I had a few of them. I also have the dodge manual for them. That was a sweet system. The special .94 power steering pump with remote half gallon holding tank was great. You needed that for the lift cylinder. Just keep belt adjusted and you were good to go. Go to library and look up a dodge repair manual, under accessories is the snow plow package.

Dave


----------



## rustcharger (Dec 12, 2005)

yeah, but what year dodge? mine is an 87 but they only offered electric setups that year. i think this was all ripped off an older dodge truck, maybe a powerwagon


----------



## SkykingHD (Jan 31, 2002)

*what year*

I had a 1972, 1976, 1979, if I remember they were all hyd. Then I got an 87,88,89,94gas,94diesel,87 international, 99 international, 86 ford one ton, 94 F 450, 00 gas, 05 diesel 03 gas 95 jeep I think that is bout it for me... oh cant forget the backhoe. Noah used it to unload the ark... 67 5500.

You have a neat unit. It is bullet proof and the fluids are kept warm, all you need to do is keep the belt adjusted. I wore out the control valve and had to buy an new one. That system was made by Chrysler and Parker Hannifin in Cleveland Ohio.
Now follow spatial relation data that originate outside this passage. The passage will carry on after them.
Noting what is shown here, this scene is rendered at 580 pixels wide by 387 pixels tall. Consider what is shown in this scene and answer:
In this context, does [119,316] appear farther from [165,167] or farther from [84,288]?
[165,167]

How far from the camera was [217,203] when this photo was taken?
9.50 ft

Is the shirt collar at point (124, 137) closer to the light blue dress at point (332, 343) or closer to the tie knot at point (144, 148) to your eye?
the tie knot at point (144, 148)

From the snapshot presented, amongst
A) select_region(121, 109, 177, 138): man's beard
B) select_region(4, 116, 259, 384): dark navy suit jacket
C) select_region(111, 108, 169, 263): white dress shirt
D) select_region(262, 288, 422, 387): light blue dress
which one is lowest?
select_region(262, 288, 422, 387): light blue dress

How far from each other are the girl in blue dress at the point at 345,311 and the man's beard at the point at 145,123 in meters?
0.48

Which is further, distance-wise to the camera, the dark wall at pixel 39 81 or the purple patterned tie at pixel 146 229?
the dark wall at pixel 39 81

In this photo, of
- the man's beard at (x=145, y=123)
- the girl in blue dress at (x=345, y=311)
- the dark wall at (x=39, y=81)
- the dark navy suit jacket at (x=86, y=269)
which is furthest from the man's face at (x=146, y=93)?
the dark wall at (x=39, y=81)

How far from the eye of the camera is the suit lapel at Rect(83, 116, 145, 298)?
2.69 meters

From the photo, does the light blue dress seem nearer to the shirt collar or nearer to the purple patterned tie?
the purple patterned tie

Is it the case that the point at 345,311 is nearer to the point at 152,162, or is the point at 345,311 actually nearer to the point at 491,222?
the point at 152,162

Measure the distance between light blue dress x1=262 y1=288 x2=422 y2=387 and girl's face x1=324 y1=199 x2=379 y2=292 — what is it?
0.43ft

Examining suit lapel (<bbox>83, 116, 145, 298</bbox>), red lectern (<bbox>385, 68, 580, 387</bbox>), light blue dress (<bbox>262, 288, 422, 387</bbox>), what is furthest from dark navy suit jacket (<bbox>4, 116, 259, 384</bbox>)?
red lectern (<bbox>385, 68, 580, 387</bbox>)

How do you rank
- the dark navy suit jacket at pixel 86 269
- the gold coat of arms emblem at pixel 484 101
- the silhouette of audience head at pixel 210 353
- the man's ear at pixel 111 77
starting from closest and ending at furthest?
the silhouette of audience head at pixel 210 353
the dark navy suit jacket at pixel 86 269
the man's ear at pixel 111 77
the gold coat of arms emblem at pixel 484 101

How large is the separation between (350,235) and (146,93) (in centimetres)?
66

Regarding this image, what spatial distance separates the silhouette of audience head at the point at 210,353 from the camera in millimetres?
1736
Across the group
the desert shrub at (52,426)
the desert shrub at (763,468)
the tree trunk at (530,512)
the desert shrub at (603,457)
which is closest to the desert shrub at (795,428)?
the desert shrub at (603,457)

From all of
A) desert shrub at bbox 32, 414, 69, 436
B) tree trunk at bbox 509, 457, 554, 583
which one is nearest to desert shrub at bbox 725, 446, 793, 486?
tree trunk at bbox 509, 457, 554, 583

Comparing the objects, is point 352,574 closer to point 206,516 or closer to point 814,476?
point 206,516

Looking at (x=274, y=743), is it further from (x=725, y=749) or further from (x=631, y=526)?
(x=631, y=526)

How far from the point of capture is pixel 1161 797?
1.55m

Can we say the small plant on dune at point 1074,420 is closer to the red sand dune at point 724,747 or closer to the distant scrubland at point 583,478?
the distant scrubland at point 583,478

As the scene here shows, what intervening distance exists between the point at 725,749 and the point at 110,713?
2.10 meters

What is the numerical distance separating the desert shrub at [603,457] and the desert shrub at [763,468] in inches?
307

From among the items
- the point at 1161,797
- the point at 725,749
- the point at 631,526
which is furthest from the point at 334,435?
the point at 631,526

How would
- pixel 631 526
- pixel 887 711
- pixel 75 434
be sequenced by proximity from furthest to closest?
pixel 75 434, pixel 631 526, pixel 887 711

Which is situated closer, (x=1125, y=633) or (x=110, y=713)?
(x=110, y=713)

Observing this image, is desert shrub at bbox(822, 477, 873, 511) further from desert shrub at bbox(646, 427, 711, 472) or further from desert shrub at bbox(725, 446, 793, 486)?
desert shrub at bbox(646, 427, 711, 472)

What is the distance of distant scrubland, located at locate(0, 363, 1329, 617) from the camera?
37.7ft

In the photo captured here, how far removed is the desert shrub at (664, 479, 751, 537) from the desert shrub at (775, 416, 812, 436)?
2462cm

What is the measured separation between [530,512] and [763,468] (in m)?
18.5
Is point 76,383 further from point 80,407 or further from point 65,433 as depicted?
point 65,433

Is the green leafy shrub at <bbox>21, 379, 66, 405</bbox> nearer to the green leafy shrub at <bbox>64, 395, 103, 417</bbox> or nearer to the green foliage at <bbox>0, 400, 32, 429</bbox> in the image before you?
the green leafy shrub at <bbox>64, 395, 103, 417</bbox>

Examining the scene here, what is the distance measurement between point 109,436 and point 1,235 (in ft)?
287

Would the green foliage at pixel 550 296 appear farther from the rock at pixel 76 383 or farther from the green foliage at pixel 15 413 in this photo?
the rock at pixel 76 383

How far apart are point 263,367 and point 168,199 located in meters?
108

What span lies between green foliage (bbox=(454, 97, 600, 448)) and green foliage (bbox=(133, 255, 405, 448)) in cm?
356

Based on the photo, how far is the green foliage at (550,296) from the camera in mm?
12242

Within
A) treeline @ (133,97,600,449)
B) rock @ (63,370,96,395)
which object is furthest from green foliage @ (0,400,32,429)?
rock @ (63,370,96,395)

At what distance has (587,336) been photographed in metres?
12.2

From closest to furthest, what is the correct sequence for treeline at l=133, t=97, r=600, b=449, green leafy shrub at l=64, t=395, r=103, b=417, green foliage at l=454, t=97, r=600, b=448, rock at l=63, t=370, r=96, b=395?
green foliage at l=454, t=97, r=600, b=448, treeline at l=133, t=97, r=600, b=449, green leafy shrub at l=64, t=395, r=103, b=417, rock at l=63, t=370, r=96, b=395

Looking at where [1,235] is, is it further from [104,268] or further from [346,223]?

Now with the high amp alt and large pump motors it is a moot point to have an all hyd system. But remember back then a 63 amp alt was big.

Dave


----------



## cornhawk (Jan 20, 2007)

*pump*

i went to the junk yard and bought an old power steering pump, works great.


----------



## right winger (Nov 13, 2007)

SkykingHD;259142 said:


> I had a few of them. I also have the dodge manual for them. That was a sweet system. The special .94 power steering pump with remote half gallon holding tank was great. You needed that for the lift cylinder. Just keep belt adjusted and you were good to go. Go to library and look up a dodge repair manual, under accessories is the snow plow package.
> 
> Dave


 I am having the same problem almost. I have a sno-commander that had a 360 in it. I spun a rod bearing in the motor so I swapped in a 440 and none of the small block brackets will work. Does the manual you have show a big block bracket set up? If so can you tell the name and what edition it is?

Pete


----------



## Coloradoplowguy (Dec 19, 2010)

I have just found this site, and am currently using a 1975 Dodge Ramcharger W/440 engine with a factory installed Meyers plow. This unit came with the belt drive pump and remote plastic tank which leaked as others have mentioned. The biggest problem is that the plow responds slowly when the engine is idling, and fast when running at driving speed. Just the opposite of what is needed when plowing. My unit was changed th Meyers electric/hydraulic 20+ years ago.


----------



## SkykingHD (Jan 31, 2002)

*Fast in its day*

I had several of the Meyer dodge set ups new. They were fast and remember we had a 63 amp alt in the day. The E47 vs the .94 modified power steering pump we felt the .94 steering pump was faster and would allow us to use more electric in the truck to run things like lights, heater and window wipers. If the pump was new I bet it would be very close to E47 speed or faster. Our remote mounted reservoir rusted out and the roll weld failed at the bottom of the container. The left hand would get rubbed raw by pulling the rods too. We even made extensions so we didn't have to lean forward to operate the plow.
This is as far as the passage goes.